Current research career

Since 2016, I have been involved in and leading a number of research projects, including both clinical, epidemiological, and experimental research projects. During the years, I have built an extensive network of collaborators, including senior and junior researchers from Denmark, Sweden, Iceland, Finland, Norway, Argentina, and Italy. My interest is broadly based, which is reflected in my involvement in projects within different areas.

References

  1. Kingo PS, Rasmussen TM, Jakobsen LK, Palmfeldt J, Nørregaard R, Borre M, Jensen JB. Robot-assisted laparoscopic cystectomy with intracorporeal urinary diversion vs. open mini-laparotomy cystectomy: evaluation of surgical inflammatory response and immunosuppressive ability of CO2-pneumoperitoneum in an experimental porcine study.
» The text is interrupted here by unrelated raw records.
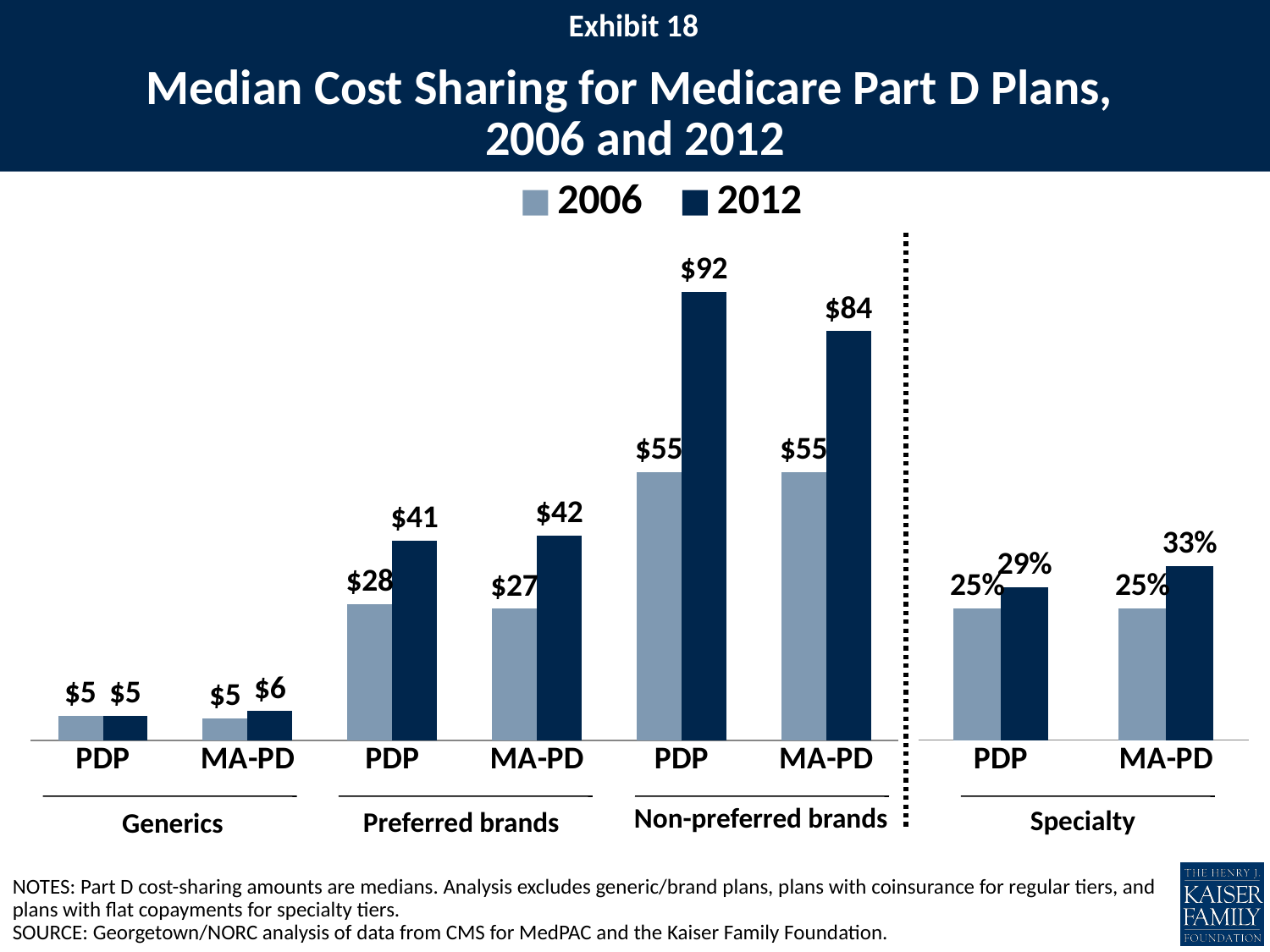
What kind of chart is shown on the slide? Bar chart What is the 2006 median cost sharing for MA-PD plans in the Preferred brands tier? $27 What is the 2006 value for PDP plans in the Generics tier? $5 Which is larger: the 2012 value for PDP or for MA-PD in the Non-preferred brands tier? PDP How many series does the legend list? 2 What is the 2012 value for MA-PD plans in the Specialty tier? 33% What is the difference between the 2012 and 2006 values for MA-PD plans in the Preferred brands tier? $15 Which series is shown in the darker navy colour? 2012 Which tier and plan type has the highest 2012 dollar value shown? Non-preferred brands, PDP What is the 2012 median cost sharing for PDP plans in the Non-preferred brands tier? $92 Which is larger: the 2012 value for PDP or for MA-PD in the Specialty tier? MA-PD What is the difference between the 2012 and 2006 values for PDP plans in the Non-preferred brands tier? $37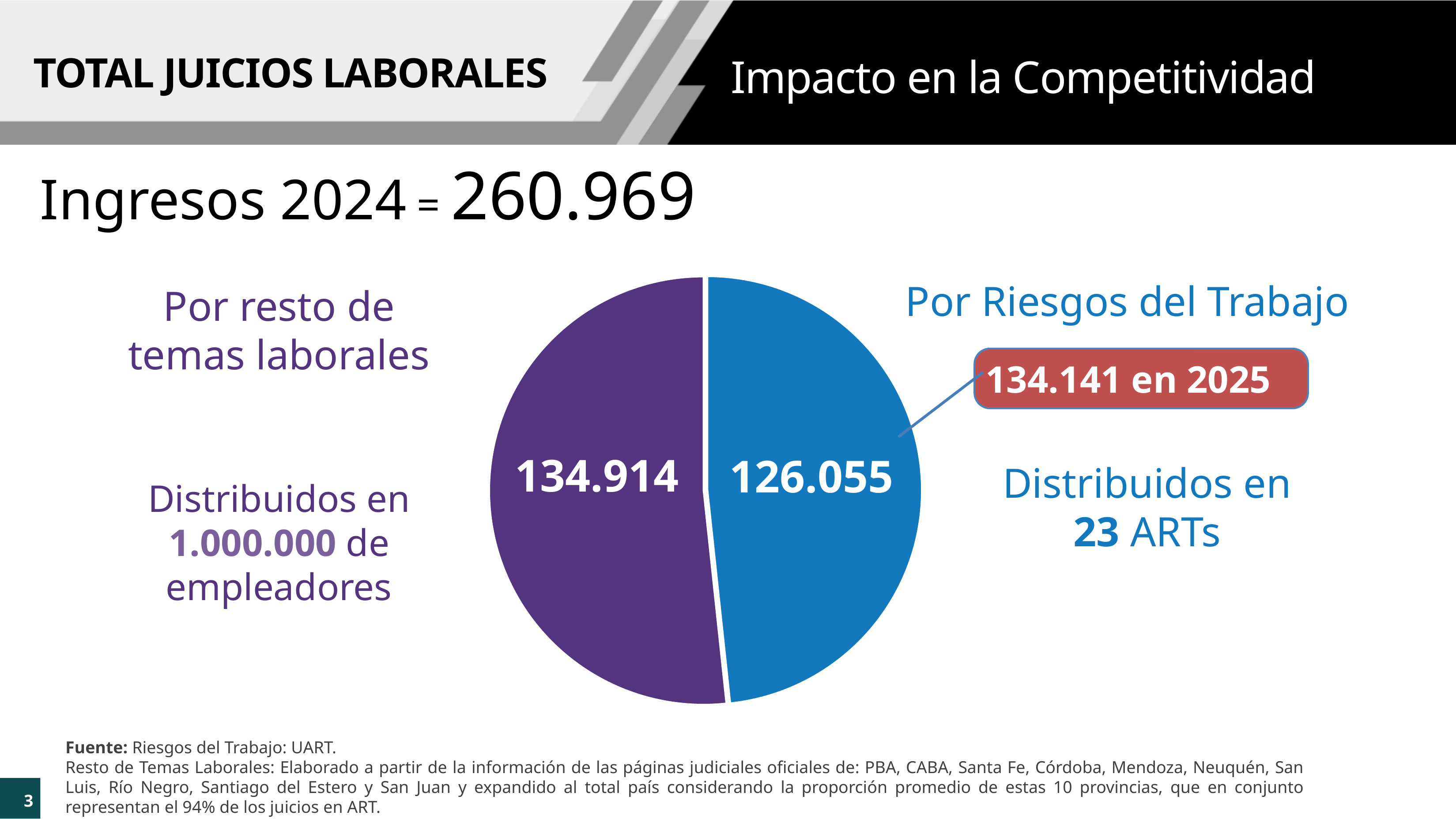
What is the total of the two slices in the pie chart (Ingresos 2024)? 260.969 Which is larger, the 'Por Riesgos del Trabajo' slice or the 'Por resto de temas laborales' slice? Por resto de temas laborales What kind of chart is shown on the slide? pie chart Which slice of the pie chart is the largest? Por resto de temas laborales How many slices does the pie chart have? 2 Which slice of the pie chart is the smallest? Por Riesgos del Trabajo What is the difference between the 'Por resto de temas laborales' slice and the 'Por Riesgos del Trabajo' slice? 8.859 What is the value of the 'Por resto de temas laborales' slice? 134.914 What colour is the 'Por Riesgos del Trabajo' slice? blue What value does the red callout attached to the 'Por Riesgos del Trabajo' slice show? 134.141 en 2025 What is the value of the 'Por Riesgos del Trabajo' slice? 126.055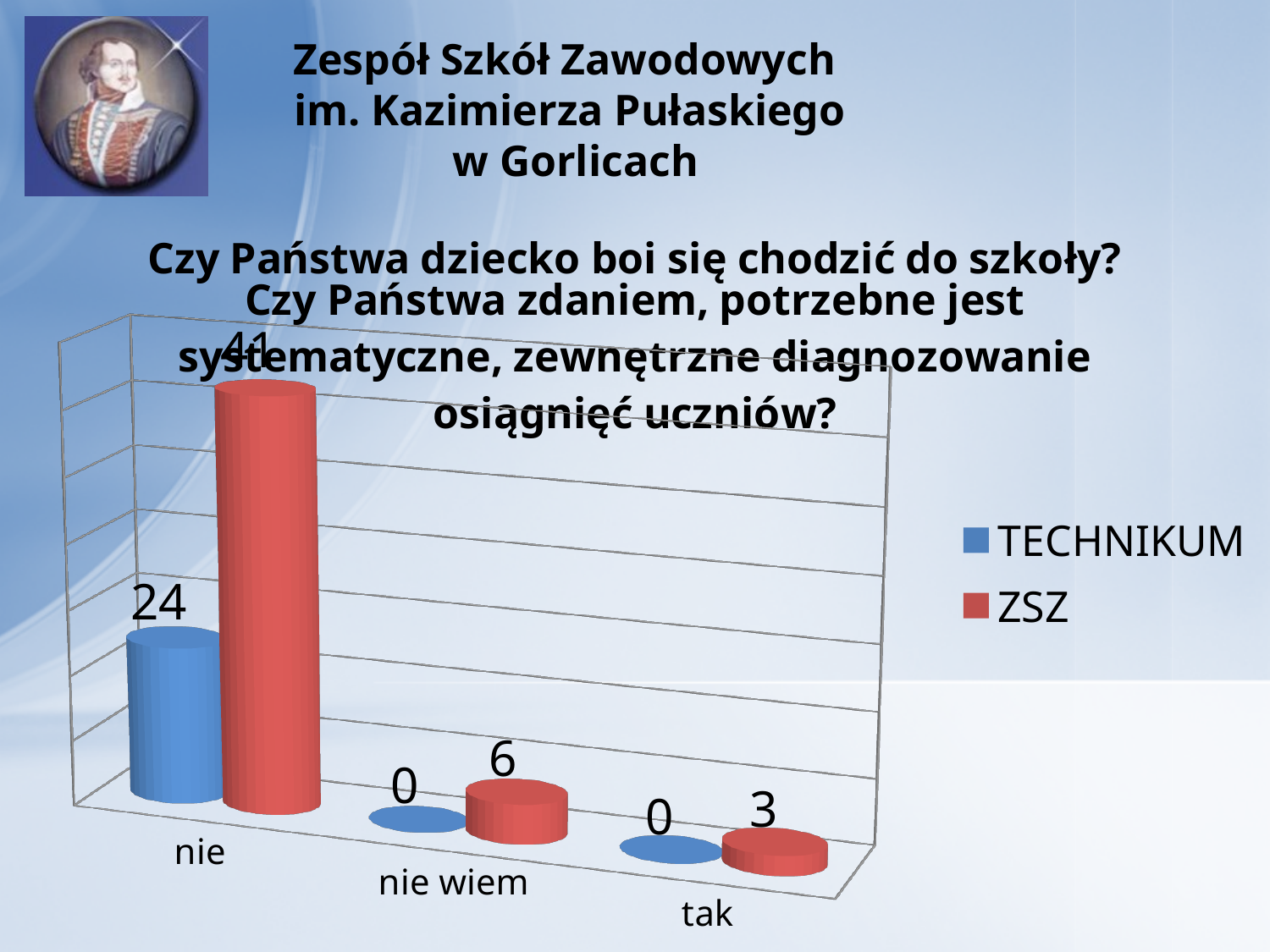
What is the value for TECHNIKUM in the "tak" category? 0 What is the value for ZSZ in the "tak" category? 3 How many categories are shown on the x axis? 3 What is the value for ZSZ in the "nie wiem" category? 6 What is the difference between the ZSZ and TECHNIKUM values in the "nie" category? 17 What is the value for ZSZ in the "nie" category? 41 What kind of chart is shown on the slide? bar chart In the "nie" category, which series has the larger value, TECHNIKUM or ZSZ? ZSZ Which category has the lowest value for ZSZ? tak What is the value for TECHNIKUM in the "nie" category? 24 Which category has the highest value for ZSZ? nie How many series does the legend list? 2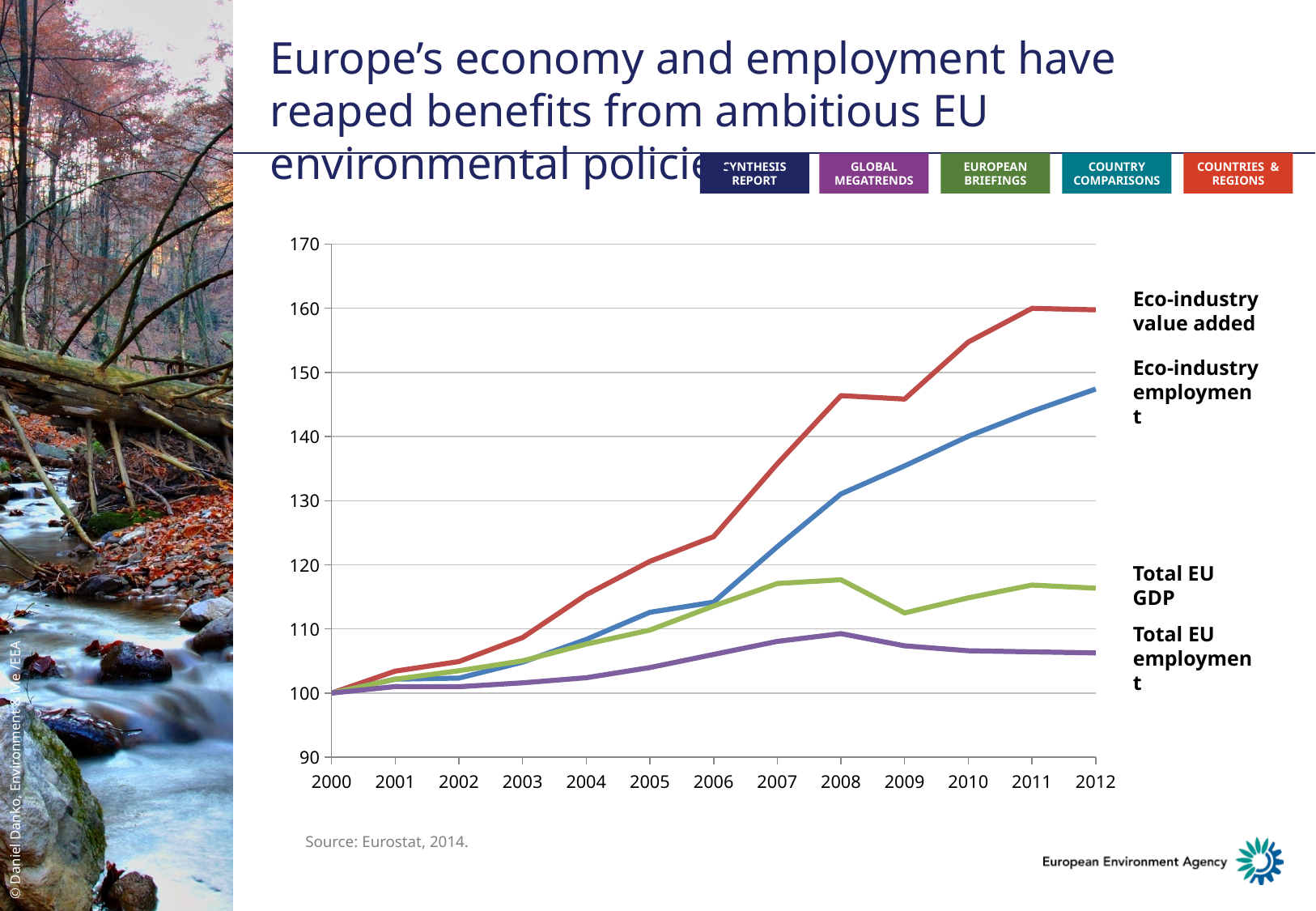
Is the value for Eco-industry employment in 2012 greater or less than 140? greater What kind of chart is shown on the slide? Line chart Which series has the highest value in 2012? Eco-industry value added Which series has the lowest value in 2012? Total EU employment Does Eco-industry value added rise or fall overall from 2000 to 2012? Rise How many series does the chart show? 4 Is the value for Eco-industry value added in 2012 greater or less than 150? greater In 2012, which is larger: Eco-industry employment or Total EU GDP? Eco-industry employment Is the value for Total EU GDP in 2008 greater or less than 120? less What source is cited below the chart? Eurostat, 2014 How many years are marked along the x axis of the chart? 13 What is the value of Eco-industry value added in 2000? 100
Scandinavian Journal of Urology, 2018. DOI: 10.1080/21681805.2018.1484508.
  2. Kingo PS, Nørregaard R, Borre M, Jensen JB. Postoperative C-reactive protein concentration and clinical outcome: comparison of open cystectomy to robot-assisted laparoscopic cystectomy with extracorporeal or intracorporeal urinary diversion in a prospective study. Scandinavian Journal of Urology, 2017. DOI: 10.1080/21681805.2017.1334698.
  3. Kingo PS, Palmfeldt J, Nørregaard R, Borre M, Jensen JB. Perioperative Systemic Inflammatory Response following Robot-Assisted Laparoscopic Cystectomy vs. Open Mini-Laparotomy Cystectomy: A Prospective Study. Urol Int, 2017. DOI: 10.1159/000478274.
  4. Kingo PS, Rasmussen TM, Nørregaard R, Borre M, Høyer S, Jensen JB. Evaluation of robot-assisted laparoscopic versus open cystectomy and effect of carbon dioxide-pneumoperitoneum on histopathological findings in ureteroenteric anastomoses: results from an experimental randomized porcine study. Scandinavian Journal of Urology, 2016. DOI: 10.1080/21681805.2016.1247294.
  5. Kaspersen AE, Hasenkam JM, Leipziger JG, Djurhuus JC. [Introduction on how to write a scientific abstract]. Ugeskr Laeger, 2019. DOI: ugeskriftet.dk/videnskab/introduktion-til-skrive-et-videnskabeligt-abstract.